I waited in the waiting room for hours before I got to see him and I watched as people entered to see their loved ones and walked out bawling.
I told myself that wasn't going to be me.
I was going to be strong and I was going to smile and I was going to handle whatever came at me. That's not what happened.
After three hours of waiting in that room, I was finally aloud to see him. He was in room 323 which meant take the elevator up for three floors, then make two rights and go straight for three doors. Or that's what I was told.
All I remember is walking through that completely white building where all the halls were identical and everything smelled like bleach. I remember standing outside his door, already holding back the tears I told myself I wouldn't shed.

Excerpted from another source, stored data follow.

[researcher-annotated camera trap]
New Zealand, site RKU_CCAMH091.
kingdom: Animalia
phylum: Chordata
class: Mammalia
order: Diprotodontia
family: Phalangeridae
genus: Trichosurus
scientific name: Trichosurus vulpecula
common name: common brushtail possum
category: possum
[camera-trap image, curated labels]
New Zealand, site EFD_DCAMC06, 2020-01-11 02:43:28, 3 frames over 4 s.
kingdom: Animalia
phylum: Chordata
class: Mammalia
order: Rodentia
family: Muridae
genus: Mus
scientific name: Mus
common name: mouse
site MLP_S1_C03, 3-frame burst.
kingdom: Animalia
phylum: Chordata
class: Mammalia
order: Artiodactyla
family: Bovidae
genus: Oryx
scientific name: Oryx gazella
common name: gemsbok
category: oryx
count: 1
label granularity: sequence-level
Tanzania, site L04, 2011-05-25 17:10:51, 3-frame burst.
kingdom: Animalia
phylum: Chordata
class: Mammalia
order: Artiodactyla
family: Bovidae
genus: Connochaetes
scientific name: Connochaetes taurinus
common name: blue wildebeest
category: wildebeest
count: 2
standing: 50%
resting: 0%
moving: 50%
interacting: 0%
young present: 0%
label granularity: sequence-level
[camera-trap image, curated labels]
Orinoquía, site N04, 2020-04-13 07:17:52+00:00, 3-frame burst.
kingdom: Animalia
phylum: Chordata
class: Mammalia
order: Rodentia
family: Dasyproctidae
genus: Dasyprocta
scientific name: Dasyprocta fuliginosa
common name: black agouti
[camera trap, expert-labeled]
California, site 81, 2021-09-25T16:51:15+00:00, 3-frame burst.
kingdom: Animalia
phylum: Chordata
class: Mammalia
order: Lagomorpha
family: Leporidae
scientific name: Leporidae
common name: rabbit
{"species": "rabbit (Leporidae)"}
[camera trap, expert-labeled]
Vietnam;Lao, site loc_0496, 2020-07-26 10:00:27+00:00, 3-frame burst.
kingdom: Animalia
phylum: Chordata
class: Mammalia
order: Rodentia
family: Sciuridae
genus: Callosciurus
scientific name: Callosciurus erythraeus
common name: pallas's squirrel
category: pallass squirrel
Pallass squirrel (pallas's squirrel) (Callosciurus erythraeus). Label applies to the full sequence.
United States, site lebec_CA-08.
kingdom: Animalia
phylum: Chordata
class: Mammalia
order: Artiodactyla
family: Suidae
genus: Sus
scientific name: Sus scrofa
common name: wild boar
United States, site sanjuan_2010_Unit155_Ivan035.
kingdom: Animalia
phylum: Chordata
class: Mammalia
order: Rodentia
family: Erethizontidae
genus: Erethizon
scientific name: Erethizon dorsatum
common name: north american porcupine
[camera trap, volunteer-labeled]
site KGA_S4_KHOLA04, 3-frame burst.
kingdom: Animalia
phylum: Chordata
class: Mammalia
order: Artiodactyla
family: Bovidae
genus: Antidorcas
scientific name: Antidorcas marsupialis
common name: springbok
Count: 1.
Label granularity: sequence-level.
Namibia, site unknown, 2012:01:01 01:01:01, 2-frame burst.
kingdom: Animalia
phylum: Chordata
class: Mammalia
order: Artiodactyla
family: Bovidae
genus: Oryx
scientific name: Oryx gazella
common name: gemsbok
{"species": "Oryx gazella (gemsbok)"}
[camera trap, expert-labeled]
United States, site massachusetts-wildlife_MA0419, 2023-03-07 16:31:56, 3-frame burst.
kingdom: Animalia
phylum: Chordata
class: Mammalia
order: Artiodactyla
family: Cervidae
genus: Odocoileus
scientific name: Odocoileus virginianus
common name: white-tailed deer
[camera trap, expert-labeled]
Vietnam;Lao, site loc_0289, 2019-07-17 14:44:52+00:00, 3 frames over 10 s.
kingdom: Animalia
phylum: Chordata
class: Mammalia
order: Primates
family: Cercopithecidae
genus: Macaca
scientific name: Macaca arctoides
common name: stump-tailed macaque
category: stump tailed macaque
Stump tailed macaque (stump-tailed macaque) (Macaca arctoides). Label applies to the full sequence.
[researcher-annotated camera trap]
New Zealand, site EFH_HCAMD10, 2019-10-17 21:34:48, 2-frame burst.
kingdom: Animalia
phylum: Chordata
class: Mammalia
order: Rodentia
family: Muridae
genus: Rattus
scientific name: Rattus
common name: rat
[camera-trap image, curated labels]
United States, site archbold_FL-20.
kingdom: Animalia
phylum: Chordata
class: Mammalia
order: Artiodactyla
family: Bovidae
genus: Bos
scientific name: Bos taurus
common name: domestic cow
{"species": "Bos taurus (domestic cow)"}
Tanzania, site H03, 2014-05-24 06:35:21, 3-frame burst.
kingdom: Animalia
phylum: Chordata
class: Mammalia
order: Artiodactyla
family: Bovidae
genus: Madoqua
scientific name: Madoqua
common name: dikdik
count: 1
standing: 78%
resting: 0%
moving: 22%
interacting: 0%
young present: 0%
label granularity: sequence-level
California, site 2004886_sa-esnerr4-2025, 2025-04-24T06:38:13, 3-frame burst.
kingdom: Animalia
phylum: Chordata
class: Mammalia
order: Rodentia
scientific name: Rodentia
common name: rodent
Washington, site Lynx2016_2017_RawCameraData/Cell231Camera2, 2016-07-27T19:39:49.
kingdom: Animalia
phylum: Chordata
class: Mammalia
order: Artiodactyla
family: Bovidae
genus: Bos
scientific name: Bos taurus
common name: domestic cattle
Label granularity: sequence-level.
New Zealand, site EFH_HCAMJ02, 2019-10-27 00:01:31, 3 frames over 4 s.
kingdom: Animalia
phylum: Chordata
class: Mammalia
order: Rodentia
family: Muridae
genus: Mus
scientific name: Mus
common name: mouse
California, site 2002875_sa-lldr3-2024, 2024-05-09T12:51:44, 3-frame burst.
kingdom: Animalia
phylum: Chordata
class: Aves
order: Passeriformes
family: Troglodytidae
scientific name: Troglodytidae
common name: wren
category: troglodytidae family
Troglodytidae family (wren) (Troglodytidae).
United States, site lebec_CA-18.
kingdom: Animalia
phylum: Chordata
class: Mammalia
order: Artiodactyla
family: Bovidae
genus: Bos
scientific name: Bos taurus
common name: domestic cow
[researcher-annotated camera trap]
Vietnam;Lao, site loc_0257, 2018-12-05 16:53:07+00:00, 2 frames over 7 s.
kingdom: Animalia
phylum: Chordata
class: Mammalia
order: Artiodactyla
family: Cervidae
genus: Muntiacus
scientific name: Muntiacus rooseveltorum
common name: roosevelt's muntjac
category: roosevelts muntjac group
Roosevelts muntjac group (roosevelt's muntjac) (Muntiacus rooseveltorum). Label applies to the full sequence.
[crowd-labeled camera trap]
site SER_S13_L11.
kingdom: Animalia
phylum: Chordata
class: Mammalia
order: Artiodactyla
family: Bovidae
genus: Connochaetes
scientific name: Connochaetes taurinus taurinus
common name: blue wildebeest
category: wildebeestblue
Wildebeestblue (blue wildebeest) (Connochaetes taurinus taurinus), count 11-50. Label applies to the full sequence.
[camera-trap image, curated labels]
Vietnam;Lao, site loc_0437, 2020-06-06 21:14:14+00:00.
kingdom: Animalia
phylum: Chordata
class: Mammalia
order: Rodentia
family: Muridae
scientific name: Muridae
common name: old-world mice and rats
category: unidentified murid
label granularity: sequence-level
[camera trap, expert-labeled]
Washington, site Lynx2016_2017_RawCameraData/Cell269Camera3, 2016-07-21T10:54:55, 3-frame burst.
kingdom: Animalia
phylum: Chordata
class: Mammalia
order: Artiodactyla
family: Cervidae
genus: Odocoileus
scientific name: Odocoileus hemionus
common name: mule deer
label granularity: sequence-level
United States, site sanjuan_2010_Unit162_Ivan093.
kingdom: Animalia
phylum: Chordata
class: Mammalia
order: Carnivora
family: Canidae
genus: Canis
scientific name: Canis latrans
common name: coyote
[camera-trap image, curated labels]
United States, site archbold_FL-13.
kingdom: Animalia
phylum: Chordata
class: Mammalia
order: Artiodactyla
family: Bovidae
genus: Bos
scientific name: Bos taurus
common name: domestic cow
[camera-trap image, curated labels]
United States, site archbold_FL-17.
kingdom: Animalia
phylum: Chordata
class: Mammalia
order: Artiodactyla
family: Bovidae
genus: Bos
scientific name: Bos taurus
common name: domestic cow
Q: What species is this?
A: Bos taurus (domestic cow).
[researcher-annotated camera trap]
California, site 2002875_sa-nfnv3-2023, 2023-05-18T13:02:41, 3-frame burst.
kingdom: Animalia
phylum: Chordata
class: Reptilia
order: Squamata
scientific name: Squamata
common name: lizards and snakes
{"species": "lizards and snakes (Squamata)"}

But I had to be strong and I had to smile, so I blinked back the tears that were begging to be released and opened that wide brown door to see him.
My dad has had cancer for three years now. The first year was really hard because none of us knew what to do and he was and alcoholic so it meant he had a little chance at comeback. But he came back. And six months later, so did the cancer. He's been getting chemotherapy for years and it's been working great or as great as helping someone with cancer can be.
But he hasn't been going. I couldn't force him to because I live in Georgia and he lives in Virginia and the only thing that he thinks about when I'm not there is where he can find his next bottle of beer.
But none of this mattered because everything was going to be okay.
Except it won't anymore because I walked into that cold, bland hospital room to see him coughing up his own blood.
And for the next twenty seven hours that I sat in that room, he would open up his mouth to talk only to cough up more blood. There were moments that I wished I would have just stayed in that waiting room because as I sat there watching him slowly slip away from me, I knew that everything was not going to be okay ever again.